Minnesota woman, 77: Long-distance biking ‘sets my soul free’

Lin Bruce, 77, poses next to her bike outside her residence in Northfield, Minn., on June 21. (David Joles / Tribune News Service)
By Danielle Fox Tribune News Service

Hauling down the California coast on a Trek 400 bike, Lin Bruce tried to forget the pain pounding in her 60-year-old body.

She had never ridden a bike more than 10 miles before, and here she was, cycling across the United States with a group of strangers in 1999. No cellphones.

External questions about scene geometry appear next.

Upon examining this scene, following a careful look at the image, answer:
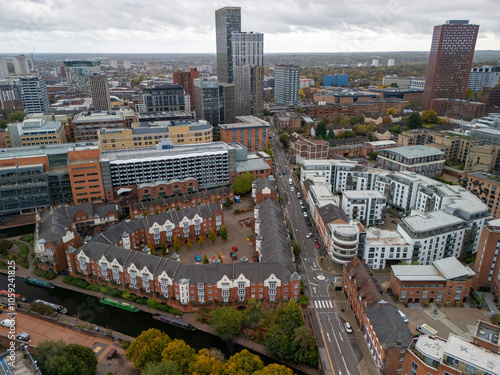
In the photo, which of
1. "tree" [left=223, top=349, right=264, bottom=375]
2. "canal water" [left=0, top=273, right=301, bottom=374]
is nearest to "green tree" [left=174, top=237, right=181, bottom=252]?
"canal water" [left=0, top=273, right=301, bottom=374]

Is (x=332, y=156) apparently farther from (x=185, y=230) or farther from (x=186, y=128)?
(x=185, y=230)

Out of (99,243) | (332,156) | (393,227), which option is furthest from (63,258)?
(332,156)

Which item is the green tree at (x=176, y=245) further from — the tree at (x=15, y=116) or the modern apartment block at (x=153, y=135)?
the tree at (x=15, y=116)

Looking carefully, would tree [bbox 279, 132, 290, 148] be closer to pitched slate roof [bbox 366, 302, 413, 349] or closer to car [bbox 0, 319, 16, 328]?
pitched slate roof [bbox 366, 302, 413, 349]

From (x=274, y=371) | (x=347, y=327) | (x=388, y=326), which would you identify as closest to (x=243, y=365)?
(x=274, y=371)

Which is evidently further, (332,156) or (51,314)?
(332,156)

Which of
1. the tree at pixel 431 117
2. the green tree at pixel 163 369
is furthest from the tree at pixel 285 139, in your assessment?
the green tree at pixel 163 369

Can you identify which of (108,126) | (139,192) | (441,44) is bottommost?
(139,192)
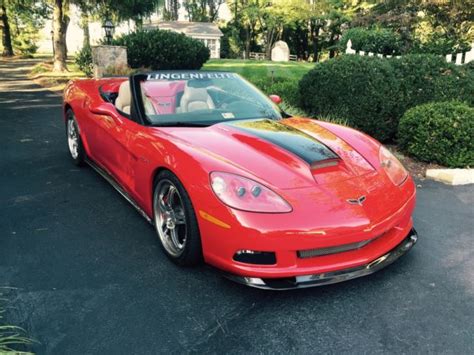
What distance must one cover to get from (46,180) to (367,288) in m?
3.69

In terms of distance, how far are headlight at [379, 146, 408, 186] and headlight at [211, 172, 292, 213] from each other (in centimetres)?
99

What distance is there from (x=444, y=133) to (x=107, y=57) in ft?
33.5

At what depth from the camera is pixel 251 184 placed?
101 inches

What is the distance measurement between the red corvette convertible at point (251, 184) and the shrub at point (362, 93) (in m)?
2.98

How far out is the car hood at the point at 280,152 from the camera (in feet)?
8.89

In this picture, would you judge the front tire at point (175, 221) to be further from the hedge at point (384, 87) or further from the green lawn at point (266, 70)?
the green lawn at point (266, 70)

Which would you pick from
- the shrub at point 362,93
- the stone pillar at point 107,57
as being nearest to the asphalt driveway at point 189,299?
the shrub at point 362,93

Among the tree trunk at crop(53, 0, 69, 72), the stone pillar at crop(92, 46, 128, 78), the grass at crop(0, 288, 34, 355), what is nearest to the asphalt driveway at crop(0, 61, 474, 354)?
the grass at crop(0, 288, 34, 355)

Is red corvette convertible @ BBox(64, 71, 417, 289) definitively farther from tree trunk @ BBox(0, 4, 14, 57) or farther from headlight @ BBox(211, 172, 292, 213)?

No end in sight.

So, to the tune of “Down in the Valley,” she began to sing in her head: “I’m out here riding, riding my bike/And at this moment I’d rather hitchhike … There is question, a question for me./Why I do this? It sets my soul free.”

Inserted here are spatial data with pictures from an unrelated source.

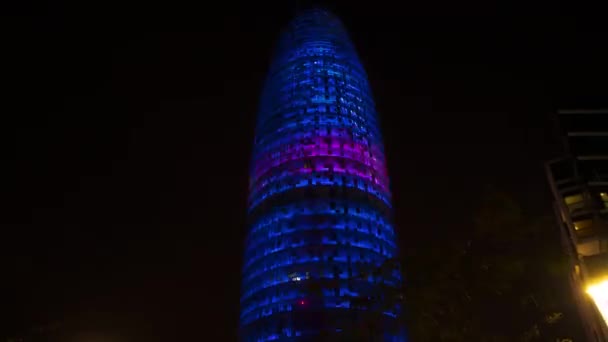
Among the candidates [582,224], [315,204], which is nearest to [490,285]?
[582,224]

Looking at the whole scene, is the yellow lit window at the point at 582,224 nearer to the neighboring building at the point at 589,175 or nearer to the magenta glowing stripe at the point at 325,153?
the neighboring building at the point at 589,175

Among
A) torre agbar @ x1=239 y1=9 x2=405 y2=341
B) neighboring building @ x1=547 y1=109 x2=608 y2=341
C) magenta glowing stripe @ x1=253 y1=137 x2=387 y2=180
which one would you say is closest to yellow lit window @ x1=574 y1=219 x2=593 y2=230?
neighboring building @ x1=547 y1=109 x2=608 y2=341

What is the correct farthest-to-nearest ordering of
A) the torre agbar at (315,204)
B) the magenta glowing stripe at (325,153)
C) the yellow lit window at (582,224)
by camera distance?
the magenta glowing stripe at (325,153) < the torre agbar at (315,204) < the yellow lit window at (582,224)

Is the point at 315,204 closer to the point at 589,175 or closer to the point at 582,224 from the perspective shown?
the point at 582,224

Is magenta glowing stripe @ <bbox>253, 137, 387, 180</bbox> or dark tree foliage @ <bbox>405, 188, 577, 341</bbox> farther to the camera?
magenta glowing stripe @ <bbox>253, 137, 387, 180</bbox>

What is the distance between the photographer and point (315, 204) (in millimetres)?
57750

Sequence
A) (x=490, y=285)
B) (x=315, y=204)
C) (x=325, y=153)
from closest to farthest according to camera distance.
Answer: (x=490, y=285), (x=315, y=204), (x=325, y=153)

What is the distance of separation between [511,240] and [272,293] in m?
35.2

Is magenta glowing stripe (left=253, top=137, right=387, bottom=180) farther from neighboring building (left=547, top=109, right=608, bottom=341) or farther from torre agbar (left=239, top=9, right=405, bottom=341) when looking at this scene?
neighboring building (left=547, top=109, right=608, bottom=341)

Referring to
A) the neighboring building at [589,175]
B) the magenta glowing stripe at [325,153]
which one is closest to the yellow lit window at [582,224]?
the neighboring building at [589,175]

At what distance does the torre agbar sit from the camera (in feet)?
170

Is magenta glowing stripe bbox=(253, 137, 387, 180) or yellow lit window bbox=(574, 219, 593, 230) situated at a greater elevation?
magenta glowing stripe bbox=(253, 137, 387, 180)

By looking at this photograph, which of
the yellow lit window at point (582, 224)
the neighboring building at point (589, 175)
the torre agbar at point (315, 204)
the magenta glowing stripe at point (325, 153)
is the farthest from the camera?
the magenta glowing stripe at point (325, 153)

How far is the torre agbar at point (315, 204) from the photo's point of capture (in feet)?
170
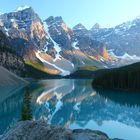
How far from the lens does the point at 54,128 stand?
15.2m

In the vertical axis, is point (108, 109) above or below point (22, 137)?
below

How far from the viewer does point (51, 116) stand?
85750 mm

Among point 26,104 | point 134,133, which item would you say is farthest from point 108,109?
point 26,104

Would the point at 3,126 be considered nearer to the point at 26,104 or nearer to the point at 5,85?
the point at 26,104

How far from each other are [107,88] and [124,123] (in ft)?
349

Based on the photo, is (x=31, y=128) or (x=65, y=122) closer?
(x=31, y=128)

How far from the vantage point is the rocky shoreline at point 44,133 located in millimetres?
14617

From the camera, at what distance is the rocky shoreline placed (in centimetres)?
1462

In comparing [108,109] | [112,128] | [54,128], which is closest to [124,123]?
[112,128]

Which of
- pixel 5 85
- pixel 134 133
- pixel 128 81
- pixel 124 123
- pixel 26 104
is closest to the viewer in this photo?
pixel 26 104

Never an athlete, Lin was born in Cheyenne, Wyoming, “way before Title IX.” Women usually held important, but limited roles – secretary, nurse, teacher or mom. It was easy to feel small, Bruce said.

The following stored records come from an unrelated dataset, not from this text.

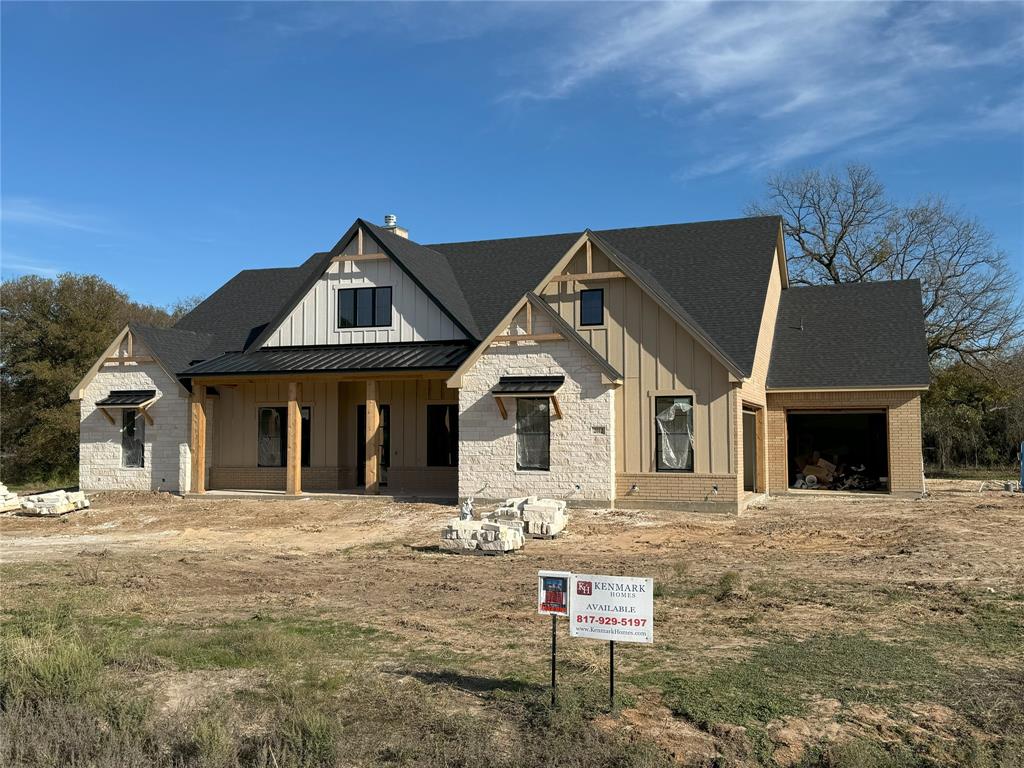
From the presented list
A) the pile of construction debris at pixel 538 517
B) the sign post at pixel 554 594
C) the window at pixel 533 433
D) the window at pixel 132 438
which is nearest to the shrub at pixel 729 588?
the sign post at pixel 554 594

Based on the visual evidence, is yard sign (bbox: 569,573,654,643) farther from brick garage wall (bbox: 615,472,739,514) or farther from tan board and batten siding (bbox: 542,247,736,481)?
tan board and batten siding (bbox: 542,247,736,481)

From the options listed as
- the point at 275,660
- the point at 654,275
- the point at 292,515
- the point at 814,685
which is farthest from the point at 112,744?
the point at 654,275

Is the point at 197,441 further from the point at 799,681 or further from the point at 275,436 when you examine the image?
the point at 799,681

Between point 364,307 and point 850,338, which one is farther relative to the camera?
point 850,338

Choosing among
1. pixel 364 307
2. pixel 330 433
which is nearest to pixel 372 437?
pixel 330 433

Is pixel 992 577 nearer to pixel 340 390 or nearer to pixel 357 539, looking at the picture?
pixel 357 539

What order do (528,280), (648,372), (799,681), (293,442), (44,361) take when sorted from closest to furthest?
(799,681), (648,372), (293,442), (528,280), (44,361)

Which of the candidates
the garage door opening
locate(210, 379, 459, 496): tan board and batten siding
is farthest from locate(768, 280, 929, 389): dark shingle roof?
locate(210, 379, 459, 496): tan board and batten siding

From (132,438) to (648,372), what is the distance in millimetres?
14910

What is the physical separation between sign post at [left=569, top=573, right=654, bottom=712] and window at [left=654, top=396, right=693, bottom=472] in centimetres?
1415

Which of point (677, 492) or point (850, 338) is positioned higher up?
point (850, 338)

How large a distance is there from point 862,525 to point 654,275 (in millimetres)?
10270

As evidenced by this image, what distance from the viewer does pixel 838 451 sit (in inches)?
1159

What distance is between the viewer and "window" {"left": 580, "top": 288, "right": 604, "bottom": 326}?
844 inches
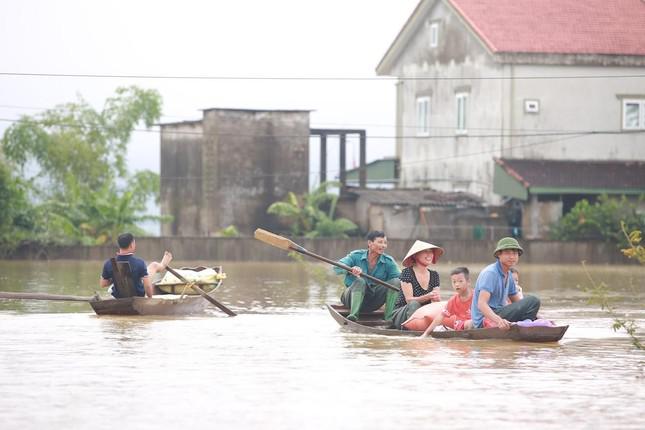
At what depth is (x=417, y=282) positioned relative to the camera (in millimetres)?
17516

She had spent her life raising four kids, moving from city to city, country to country, to follow her husband’s career. She had just watched her sister-in-law commemorate her 60th birthday with only a lunch date with her mother.

Bruce, then 59, felt stuck.

“I wanted to pop out bigger, before I was too old to pop out bigger,” Bruce said. To burst out of the feeling that she couldn’t grow as a person anymore.

She shifted gears and sought out a challenge. Bruce came across a newspaper ad for WomanTours, promoting a bike tour from California to Florida for women over 50. The trip started on Lin’s 60th birthday. “Oh, that’s it,” she thought.

The winter before the trip, Bruce mounted a stationary bike in her Northfield home and pedaled without a formal training plan. On the eve of the trip, her momentum flagging, Bruce broke down and cried in a San Diego hotel room. Then, for two months, she rode.

Two weeks into it, chapped from pedaling against Texan headwinds, she lost faith in what she was doing. “Is this fun?” she wondered. “I’m doing this for my birthday?”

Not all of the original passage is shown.